SHORT PROBLEM — Write out exactly the lines from the one with "At what distance from the photographer" through the last line. Pictures stay out.

Questions about scene geometry —
· · ·

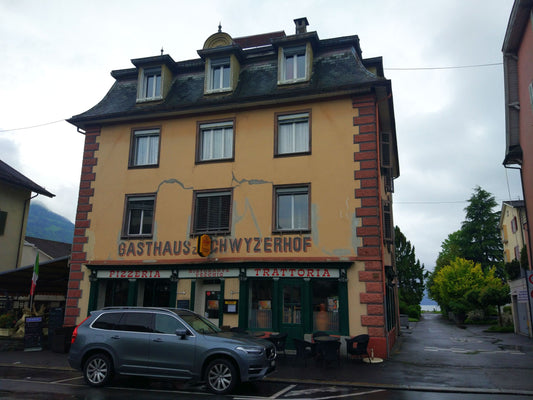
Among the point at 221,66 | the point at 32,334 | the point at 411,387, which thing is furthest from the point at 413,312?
the point at 411,387

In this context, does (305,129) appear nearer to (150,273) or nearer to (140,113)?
(140,113)

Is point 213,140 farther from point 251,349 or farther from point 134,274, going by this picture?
point 251,349

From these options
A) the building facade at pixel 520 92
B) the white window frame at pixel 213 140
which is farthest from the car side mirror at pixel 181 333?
the building facade at pixel 520 92

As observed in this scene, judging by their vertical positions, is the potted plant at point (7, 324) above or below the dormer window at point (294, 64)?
below

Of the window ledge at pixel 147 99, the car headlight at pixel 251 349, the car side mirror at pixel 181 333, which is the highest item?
the window ledge at pixel 147 99

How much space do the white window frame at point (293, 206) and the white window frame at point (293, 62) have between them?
4.52 meters

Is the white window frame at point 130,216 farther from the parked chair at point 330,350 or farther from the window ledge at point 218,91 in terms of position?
the parked chair at point 330,350

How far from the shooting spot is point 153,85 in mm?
20297

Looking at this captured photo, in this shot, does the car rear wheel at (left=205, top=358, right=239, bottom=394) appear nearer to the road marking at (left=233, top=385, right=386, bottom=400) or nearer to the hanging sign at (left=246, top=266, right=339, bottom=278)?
the road marking at (left=233, top=385, right=386, bottom=400)

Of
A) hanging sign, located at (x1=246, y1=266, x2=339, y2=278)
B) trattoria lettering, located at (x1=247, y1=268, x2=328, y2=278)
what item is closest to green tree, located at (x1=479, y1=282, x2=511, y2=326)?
hanging sign, located at (x1=246, y1=266, x2=339, y2=278)

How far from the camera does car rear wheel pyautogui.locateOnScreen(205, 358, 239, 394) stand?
9.42 meters

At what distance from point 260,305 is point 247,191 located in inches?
174

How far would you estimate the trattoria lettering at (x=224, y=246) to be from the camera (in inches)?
643

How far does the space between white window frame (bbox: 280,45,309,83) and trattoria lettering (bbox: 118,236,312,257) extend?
6611 millimetres
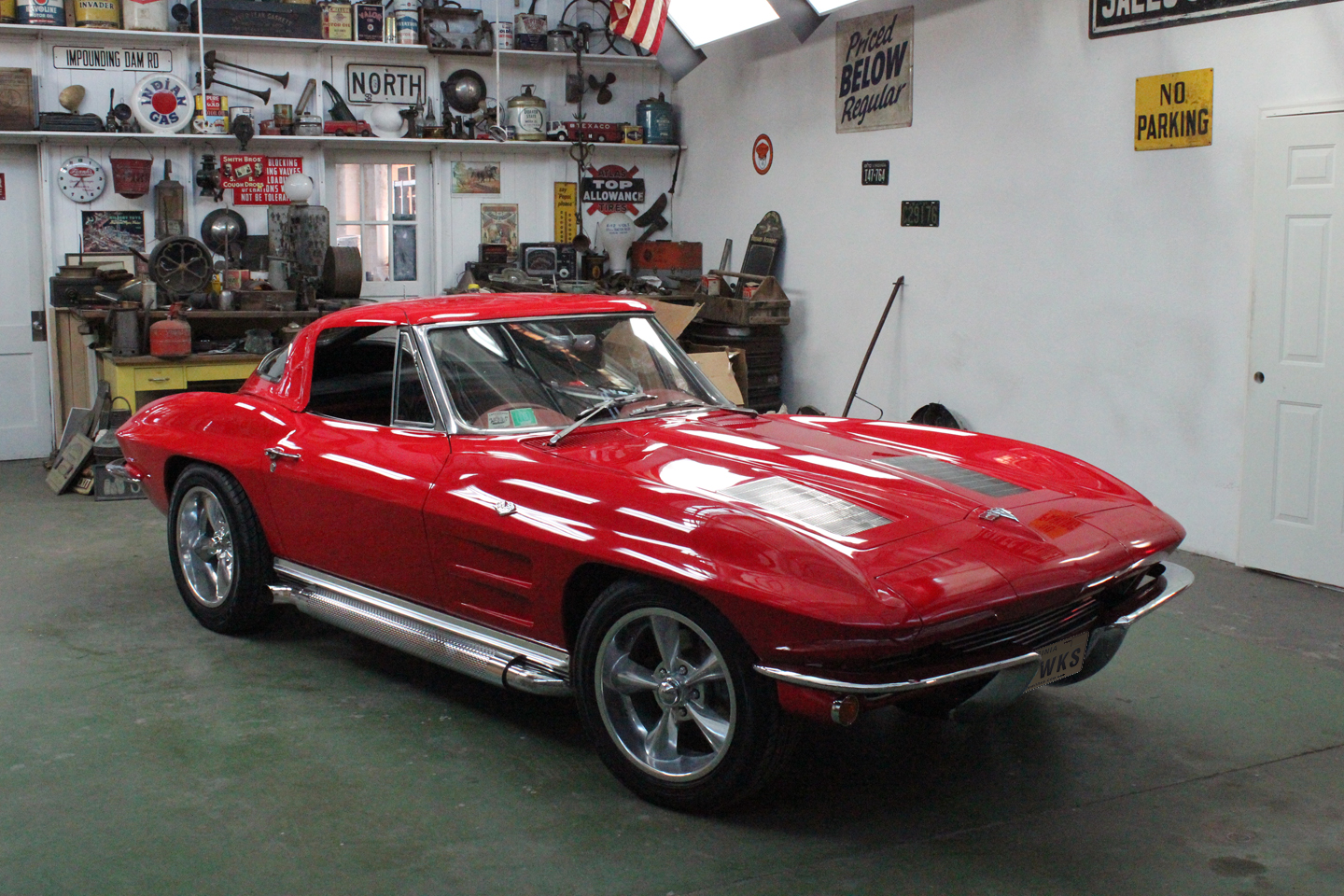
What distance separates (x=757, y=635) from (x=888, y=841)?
0.67 m

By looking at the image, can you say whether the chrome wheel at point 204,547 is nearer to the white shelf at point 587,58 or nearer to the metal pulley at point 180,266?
the metal pulley at point 180,266

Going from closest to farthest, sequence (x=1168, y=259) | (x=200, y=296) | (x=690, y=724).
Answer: (x=690, y=724), (x=1168, y=259), (x=200, y=296)

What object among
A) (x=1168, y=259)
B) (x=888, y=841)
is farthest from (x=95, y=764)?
(x=1168, y=259)

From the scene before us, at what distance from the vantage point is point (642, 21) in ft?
28.9

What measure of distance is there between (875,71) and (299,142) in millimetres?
4280

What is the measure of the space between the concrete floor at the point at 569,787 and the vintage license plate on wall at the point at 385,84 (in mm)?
5822

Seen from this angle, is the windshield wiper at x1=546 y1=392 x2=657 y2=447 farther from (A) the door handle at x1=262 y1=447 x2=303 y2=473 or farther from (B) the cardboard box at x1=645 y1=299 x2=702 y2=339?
(B) the cardboard box at x1=645 y1=299 x2=702 y2=339

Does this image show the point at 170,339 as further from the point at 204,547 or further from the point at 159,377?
the point at 204,547

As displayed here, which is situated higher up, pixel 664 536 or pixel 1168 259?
pixel 1168 259

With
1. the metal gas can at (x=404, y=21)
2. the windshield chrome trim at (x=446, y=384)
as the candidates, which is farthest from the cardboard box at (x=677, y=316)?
the windshield chrome trim at (x=446, y=384)

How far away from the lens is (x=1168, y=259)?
6.13m

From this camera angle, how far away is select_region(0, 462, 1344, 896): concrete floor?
2.91 m

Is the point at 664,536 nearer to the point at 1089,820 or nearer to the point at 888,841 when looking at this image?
the point at 888,841

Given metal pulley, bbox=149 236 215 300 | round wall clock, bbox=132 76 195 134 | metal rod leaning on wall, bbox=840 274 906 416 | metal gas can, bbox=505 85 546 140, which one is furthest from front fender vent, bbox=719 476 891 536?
metal gas can, bbox=505 85 546 140
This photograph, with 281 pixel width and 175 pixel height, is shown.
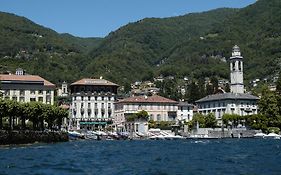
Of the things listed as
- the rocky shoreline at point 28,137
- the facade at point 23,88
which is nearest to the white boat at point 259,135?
the rocky shoreline at point 28,137

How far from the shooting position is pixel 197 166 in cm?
3909

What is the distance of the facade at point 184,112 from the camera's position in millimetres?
154750

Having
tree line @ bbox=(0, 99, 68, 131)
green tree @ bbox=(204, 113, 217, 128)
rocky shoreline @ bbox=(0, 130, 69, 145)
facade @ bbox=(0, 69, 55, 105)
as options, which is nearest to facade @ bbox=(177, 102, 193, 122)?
green tree @ bbox=(204, 113, 217, 128)

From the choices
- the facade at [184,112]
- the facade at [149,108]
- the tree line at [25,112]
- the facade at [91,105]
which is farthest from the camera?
the facade at [184,112]

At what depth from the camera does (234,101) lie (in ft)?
484

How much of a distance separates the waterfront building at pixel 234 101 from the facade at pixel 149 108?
33.3 ft

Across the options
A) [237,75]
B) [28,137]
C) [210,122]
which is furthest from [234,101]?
[28,137]

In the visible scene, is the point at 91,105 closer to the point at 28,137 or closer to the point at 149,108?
the point at 149,108

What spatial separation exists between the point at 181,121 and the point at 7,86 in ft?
169

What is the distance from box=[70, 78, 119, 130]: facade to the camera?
480ft

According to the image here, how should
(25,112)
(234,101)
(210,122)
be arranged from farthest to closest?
(234,101) → (210,122) → (25,112)

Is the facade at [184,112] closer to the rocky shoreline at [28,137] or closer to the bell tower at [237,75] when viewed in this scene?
the bell tower at [237,75]

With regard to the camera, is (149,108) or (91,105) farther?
(149,108)

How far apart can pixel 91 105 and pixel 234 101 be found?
40.5 m
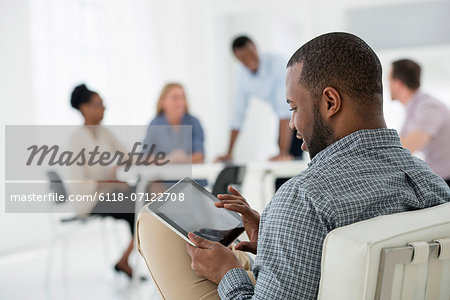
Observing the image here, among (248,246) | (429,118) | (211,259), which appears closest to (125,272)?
(429,118)

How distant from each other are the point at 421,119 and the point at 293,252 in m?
2.30

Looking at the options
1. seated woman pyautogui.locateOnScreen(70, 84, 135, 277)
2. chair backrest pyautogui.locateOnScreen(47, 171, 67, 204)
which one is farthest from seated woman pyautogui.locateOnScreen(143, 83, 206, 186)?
chair backrest pyautogui.locateOnScreen(47, 171, 67, 204)

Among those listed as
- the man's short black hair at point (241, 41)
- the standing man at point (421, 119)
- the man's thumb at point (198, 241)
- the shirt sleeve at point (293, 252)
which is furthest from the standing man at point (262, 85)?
the shirt sleeve at point (293, 252)

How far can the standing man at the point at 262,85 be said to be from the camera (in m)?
4.05

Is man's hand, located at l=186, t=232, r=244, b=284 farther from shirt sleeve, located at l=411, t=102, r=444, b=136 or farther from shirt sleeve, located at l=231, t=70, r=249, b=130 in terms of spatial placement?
shirt sleeve, located at l=231, t=70, r=249, b=130

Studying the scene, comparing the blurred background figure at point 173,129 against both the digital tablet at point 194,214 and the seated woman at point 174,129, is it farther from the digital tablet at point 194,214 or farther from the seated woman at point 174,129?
the digital tablet at point 194,214

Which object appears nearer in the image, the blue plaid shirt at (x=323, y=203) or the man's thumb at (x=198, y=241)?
the blue plaid shirt at (x=323, y=203)

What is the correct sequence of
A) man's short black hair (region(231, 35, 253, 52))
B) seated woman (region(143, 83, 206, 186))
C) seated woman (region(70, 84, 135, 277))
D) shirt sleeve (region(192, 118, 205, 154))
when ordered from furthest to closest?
man's short black hair (region(231, 35, 253, 52)), shirt sleeve (region(192, 118, 205, 154)), seated woman (region(143, 83, 206, 186)), seated woman (region(70, 84, 135, 277))

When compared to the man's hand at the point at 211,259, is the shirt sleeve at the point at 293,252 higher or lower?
higher

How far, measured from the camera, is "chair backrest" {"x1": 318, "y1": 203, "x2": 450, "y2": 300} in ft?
2.69

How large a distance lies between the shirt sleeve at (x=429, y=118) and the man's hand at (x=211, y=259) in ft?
7.09

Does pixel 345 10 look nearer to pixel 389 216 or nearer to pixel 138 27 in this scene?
pixel 138 27

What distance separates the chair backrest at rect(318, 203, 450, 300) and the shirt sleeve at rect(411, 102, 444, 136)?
2165mm

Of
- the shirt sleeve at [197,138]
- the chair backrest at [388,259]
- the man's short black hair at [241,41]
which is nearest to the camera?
the chair backrest at [388,259]
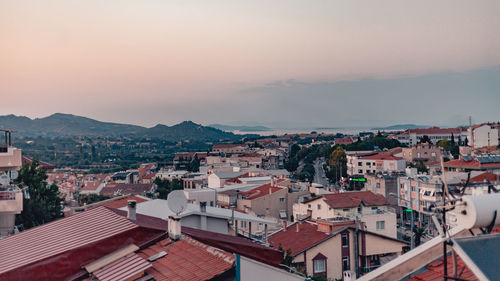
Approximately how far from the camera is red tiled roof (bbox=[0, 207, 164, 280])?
189 inches

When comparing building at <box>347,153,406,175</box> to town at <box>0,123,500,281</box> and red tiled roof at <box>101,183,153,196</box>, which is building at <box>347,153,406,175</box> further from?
red tiled roof at <box>101,183,153,196</box>

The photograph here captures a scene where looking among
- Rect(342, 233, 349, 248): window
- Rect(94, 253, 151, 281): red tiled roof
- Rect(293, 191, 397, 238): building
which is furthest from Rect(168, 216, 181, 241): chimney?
Rect(293, 191, 397, 238): building

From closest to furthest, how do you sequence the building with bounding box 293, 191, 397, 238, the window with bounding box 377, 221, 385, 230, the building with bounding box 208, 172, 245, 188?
the window with bounding box 377, 221, 385, 230 < the building with bounding box 293, 191, 397, 238 < the building with bounding box 208, 172, 245, 188

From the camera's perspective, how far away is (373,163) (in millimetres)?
53688

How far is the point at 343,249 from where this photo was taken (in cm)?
1655

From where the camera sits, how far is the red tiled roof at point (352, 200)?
25.4 m

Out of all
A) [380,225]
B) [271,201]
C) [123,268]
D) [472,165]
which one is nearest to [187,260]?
[123,268]

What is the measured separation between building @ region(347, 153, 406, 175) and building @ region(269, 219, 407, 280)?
33.0 metres

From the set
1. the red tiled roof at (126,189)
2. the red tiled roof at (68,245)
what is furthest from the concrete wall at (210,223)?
the red tiled roof at (126,189)

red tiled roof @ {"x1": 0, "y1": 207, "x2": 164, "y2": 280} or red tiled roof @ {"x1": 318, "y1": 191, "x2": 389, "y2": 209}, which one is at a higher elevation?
red tiled roof @ {"x1": 0, "y1": 207, "x2": 164, "y2": 280}

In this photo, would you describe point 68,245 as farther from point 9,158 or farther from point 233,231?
point 9,158

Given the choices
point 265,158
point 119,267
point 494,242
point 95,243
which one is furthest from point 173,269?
point 265,158

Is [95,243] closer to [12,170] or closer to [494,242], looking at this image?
[494,242]

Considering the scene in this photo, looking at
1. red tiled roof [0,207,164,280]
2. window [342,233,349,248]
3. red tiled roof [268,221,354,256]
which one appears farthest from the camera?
window [342,233,349,248]
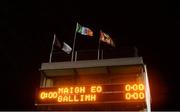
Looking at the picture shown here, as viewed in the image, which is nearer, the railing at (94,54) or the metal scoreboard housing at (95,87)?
the metal scoreboard housing at (95,87)

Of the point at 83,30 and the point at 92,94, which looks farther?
the point at 83,30

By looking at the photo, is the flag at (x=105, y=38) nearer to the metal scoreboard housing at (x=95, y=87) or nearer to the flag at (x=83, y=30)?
the flag at (x=83, y=30)

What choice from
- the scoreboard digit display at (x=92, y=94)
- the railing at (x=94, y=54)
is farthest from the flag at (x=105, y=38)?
the scoreboard digit display at (x=92, y=94)

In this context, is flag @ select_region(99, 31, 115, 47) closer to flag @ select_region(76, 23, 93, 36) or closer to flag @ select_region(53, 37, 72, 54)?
flag @ select_region(76, 23, 93, 36)

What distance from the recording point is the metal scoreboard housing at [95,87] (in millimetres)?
12180

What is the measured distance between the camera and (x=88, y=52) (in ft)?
51.4

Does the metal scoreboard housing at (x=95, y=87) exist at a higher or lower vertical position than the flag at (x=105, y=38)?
lower

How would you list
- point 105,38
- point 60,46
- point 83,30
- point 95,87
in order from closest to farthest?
point 95,87, point 60,46, point 105,38, point 83,30

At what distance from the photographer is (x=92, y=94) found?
1248cm

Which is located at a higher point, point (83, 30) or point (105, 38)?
point (83, 30)

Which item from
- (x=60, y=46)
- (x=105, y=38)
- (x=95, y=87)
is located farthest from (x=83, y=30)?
(x=95, y=87)

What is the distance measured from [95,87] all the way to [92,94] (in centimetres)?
33

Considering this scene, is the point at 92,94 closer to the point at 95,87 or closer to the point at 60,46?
the point at 95,87

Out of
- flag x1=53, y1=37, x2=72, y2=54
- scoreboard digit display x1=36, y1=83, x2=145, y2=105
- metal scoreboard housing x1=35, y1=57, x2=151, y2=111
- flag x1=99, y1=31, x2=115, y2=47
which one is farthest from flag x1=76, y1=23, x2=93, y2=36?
scoreboard digit display x1=36, y1=83, x2=145, y2=105
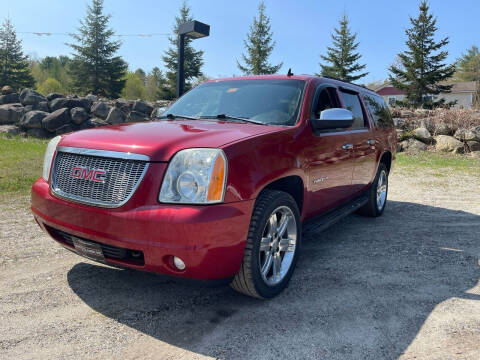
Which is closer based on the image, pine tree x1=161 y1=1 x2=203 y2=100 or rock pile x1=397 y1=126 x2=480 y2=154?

· · ·

RESULT FOR THIS EXERCISE —
At what distance from the photographer is (x=92, y=94) found?
1248cm

Which is located at a higher point, point (83, 30) or point (105, 38)?
point (83, 30)

Which item from
- (x=60, y=46)
- (x=105, y=38)
- (x=95, y=87)
is located farthest from (x=83, y=30)?
(x=95, y=87)

What is the distance measured from [95,87] all the way to [92,94] (in centimetres)?
33

Considering this scene, is the point at 92,94 closer to the point at 95,87 or closer to the point at 60,46?
the point at 95,87

Out of
- flag x1=53, y1=37, x2=72, y2=54
- scoreboard digit display x1=36, y1=83, x2=145, y2=105
- metal scoreboard housing x1=35, y1=57, x2=151, y2=111
- flag x1=99, y1=31, x2=115, y2=47
which one is farthest from flag x1=76, y1=23, x2=93, y2=36?
scoreboard digit display x1=36, y1=83, x2=145, y2=105
Which is closer based on the image, pine tree x1=161 y1=1 x2=203 y2=100 or rock pile x1=397 y1=126 x2=480 y2=154?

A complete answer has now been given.